Carefully rotate the electrodes until sparks appear. Allowing the cells to receive five pulses of nanosecond pulsed electric fields according to the preset field strength intensities. Immediately separate the two electrodes after the treatment.
To begin, take the electrically stimulated RSC96 cells and add 100 microliters of the cells to each well of a 96 well cell culture plate. Take 10 microliters of CCK-8 solution from the kit and add it to the 96 well cell culture plate. Incubate the plate in a carbon dioxide incubator at 37 degrees Celsius for an additional 30 minutes to four hours.
Seed three times 10 to the fifth cells in each well of a six well plate with a total volume of two milliliters per well. Use a pipette tip to draw a horizontal line at the bottom of the culture well while holding the tip vertically. After removing the culture media, wash the cells with PBS two to three times.
Add two milliliters of serum free medium to each well then place the plate in the 37 degrees Celsius incubator. Take pictures under a fourfold magnification of the inverted microscope at zero hours and 24 hours to observe changes in cell migration. The CCK-8 assay revealed that RSC96 cells proliferated significantly faster in the five kilovolts per centimeter group compared to the control.
In contrast, higher parameters led to unstable proliferation rates than the control and five kilovolts per centimeter groups. The scratch assay revealed that the migration rate of RSC96 cells in the five kilovolts per centimeter group was significantly faster than that of the control and 10 kilovolts per centimeter groups. To begin, take electrically stimulated RSC96 cells in culture dishes.
Then use a histology pen to draw circles at locations where cells are evenly distributed on the cover slip. Add 50 to 100 microliters of permeabilization working solution to the cells and incubate at room temperature for 20 minutes. Then wash the cells three times with PBS for five minutes each.
Next, add 3%BSA within the circles to cover the tissue uniformly and incubate at room temperature for 30 minutes. Afterwards, gently remove the blocking solution and add the appropriately diluted primary antibody to the cells. Place the cell culture plate in a humid box and incubate overnight at four degrees Celsius.
Then wash the cells three times with PBS for five minutes each while shaking continuously. Add the corresponding secondary antibody and incubate at room temperature for 50 minutes. At the end of the incubation, place the cover slip in PBS and wash it three times while shaking for five minutes each.
Then allow the slide to dry and add DAPI staining solution to the dried slide. Finally, seal the dried cover slip with an anti fading mounting medium for fluorescence. Acquire images using specific excitation and emission wavelengths.
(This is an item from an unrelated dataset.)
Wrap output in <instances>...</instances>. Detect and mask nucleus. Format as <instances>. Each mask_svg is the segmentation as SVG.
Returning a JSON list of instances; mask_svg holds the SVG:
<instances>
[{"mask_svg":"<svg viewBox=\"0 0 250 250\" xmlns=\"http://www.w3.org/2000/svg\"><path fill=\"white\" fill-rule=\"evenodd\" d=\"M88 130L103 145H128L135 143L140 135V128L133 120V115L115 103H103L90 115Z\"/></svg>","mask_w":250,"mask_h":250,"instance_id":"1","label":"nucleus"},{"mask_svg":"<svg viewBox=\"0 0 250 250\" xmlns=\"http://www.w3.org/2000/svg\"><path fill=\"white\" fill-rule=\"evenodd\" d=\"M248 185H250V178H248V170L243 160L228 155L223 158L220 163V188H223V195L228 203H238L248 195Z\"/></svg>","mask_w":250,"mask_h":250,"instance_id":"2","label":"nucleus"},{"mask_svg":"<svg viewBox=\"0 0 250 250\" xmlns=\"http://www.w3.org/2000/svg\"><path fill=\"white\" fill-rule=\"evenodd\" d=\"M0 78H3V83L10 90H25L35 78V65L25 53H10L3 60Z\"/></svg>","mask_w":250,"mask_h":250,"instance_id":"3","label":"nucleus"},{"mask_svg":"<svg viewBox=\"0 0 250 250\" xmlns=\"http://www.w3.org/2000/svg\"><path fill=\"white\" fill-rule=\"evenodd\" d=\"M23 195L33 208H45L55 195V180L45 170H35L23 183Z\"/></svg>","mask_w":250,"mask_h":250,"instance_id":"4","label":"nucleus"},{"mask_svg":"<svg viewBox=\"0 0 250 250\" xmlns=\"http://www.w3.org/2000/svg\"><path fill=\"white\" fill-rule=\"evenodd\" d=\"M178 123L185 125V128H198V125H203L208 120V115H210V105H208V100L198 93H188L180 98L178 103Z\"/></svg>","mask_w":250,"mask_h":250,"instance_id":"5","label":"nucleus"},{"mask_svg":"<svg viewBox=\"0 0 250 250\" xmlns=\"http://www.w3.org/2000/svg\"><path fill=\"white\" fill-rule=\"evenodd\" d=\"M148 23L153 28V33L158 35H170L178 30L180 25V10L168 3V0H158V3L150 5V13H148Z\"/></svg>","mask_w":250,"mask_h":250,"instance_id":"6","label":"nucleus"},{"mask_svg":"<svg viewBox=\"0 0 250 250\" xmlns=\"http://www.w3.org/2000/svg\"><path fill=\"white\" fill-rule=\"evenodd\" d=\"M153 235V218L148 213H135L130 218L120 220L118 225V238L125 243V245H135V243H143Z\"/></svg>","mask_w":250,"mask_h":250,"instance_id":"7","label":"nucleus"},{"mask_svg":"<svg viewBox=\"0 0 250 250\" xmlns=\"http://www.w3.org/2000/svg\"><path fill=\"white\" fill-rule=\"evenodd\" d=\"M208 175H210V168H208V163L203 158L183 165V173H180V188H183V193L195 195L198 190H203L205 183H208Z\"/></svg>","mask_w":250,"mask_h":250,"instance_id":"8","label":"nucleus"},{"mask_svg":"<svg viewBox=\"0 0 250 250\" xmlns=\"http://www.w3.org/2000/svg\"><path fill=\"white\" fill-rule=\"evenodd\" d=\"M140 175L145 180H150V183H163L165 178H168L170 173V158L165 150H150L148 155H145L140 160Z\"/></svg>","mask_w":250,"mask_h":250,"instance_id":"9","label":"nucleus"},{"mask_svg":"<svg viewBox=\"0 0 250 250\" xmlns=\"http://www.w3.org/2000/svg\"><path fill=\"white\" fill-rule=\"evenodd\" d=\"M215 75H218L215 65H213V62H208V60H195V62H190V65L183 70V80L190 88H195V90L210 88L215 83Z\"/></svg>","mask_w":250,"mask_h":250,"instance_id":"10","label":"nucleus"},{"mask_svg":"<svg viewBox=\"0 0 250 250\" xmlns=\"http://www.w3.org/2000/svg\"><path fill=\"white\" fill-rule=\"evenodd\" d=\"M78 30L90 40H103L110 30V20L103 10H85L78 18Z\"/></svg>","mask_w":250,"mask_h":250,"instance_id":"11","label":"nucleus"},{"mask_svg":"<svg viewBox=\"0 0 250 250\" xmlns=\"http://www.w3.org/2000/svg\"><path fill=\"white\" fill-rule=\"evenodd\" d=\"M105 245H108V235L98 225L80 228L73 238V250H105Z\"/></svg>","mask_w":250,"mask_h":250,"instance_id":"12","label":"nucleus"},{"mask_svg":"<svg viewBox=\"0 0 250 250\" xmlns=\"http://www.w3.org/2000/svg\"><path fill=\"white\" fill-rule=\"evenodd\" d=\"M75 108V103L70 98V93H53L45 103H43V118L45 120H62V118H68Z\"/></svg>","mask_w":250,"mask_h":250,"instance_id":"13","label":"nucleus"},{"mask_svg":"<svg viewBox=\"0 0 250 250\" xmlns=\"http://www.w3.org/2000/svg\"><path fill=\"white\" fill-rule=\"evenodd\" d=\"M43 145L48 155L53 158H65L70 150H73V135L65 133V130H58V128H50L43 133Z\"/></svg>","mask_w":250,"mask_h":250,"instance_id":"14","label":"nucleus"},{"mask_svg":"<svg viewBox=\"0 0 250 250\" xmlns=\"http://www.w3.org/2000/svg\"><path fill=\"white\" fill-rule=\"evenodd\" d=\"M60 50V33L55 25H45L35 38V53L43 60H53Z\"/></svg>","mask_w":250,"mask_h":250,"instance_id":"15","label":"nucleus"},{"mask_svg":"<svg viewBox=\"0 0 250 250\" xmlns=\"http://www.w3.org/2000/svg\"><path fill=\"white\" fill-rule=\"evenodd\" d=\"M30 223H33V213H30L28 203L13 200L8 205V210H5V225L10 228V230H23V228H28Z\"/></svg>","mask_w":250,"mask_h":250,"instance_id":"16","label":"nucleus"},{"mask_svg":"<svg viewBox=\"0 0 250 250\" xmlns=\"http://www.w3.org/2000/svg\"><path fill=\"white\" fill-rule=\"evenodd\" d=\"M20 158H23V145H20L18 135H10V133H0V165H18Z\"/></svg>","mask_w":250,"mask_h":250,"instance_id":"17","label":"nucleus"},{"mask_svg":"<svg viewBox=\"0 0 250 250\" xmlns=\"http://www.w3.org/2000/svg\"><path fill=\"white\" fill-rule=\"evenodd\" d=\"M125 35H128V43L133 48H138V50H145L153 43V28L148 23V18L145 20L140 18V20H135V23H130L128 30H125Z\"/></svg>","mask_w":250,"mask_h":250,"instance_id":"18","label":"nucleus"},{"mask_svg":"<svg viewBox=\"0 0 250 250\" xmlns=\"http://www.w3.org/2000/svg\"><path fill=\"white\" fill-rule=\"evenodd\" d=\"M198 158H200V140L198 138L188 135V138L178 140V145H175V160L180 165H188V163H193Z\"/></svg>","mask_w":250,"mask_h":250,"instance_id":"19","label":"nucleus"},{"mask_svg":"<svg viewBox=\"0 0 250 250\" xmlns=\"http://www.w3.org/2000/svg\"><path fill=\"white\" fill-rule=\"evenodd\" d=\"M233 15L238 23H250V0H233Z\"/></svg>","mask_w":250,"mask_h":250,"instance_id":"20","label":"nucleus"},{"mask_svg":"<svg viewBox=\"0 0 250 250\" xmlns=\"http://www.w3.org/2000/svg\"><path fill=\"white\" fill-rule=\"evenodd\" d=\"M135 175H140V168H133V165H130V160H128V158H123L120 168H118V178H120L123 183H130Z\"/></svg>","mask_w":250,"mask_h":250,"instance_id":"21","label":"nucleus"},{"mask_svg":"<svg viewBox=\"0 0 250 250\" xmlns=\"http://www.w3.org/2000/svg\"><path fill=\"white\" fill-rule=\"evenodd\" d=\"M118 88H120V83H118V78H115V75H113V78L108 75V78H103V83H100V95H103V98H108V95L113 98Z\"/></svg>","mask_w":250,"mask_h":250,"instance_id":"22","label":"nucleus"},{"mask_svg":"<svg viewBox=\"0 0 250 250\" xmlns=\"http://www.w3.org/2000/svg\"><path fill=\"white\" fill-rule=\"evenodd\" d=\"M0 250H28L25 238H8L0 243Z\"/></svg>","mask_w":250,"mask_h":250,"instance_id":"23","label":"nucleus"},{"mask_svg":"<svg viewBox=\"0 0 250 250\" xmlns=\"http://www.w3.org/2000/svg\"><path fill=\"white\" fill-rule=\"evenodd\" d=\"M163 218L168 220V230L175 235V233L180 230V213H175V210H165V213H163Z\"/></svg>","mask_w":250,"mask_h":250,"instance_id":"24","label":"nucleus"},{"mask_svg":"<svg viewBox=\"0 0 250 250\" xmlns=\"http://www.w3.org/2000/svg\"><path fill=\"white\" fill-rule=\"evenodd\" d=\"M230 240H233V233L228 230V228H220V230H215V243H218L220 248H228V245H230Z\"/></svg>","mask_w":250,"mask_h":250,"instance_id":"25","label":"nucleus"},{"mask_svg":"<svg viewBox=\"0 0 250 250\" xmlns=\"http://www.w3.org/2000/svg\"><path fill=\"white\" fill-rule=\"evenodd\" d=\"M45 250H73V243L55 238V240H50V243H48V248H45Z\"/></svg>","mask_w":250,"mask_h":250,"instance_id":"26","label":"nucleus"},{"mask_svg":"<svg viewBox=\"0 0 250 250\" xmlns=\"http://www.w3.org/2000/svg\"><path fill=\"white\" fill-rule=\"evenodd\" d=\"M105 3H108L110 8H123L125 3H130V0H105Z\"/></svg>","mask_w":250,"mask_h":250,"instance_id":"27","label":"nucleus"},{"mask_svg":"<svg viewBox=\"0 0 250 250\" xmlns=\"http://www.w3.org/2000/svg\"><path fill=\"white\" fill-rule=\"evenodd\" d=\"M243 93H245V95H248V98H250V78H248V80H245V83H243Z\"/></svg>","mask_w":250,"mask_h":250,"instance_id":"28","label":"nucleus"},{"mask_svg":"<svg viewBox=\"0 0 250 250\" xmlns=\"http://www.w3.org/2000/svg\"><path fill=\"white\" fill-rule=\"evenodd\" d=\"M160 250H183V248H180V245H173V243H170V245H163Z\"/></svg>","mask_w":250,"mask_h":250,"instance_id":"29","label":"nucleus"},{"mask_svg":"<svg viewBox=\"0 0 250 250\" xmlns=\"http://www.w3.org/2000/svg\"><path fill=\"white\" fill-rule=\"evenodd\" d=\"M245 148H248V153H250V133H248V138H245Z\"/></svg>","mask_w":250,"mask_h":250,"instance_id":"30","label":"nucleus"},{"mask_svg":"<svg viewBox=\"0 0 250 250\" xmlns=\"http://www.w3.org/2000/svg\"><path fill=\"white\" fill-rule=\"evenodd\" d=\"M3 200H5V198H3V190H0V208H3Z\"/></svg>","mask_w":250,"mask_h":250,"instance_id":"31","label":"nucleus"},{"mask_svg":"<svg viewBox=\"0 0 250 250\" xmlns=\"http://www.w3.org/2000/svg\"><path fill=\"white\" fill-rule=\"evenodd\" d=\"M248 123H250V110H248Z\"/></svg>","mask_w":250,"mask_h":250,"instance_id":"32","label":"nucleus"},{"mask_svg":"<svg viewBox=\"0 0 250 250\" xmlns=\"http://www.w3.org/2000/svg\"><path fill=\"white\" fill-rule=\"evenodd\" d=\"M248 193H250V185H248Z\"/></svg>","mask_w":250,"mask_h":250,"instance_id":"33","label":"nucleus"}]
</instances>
For Alexa Fluor 488 SCI 3 and SCI 5. Microscopic analysis showed scattered cytoplasmic S100-Beta positive cells in red across all groups. An increased integrated optical density of S100-Beta fluorescence was observed in the five kilovolts per centimeter group compared to the control and 10 kilovolts per centimeter groups.
GFAP and Sox10 positive cells with scattered cytoplasm were observed in all groups during cell crawling assays. However, GFAP expression was significantly lower in the five kilovolts per centimeter group compared to the control and 10 kilovolts per centimeter groups. RSC96 cells in the five kilovolts per centimeter group showed a significantly higher mean gray value of Sox10 expression suggesting enhanced Sox10 expression.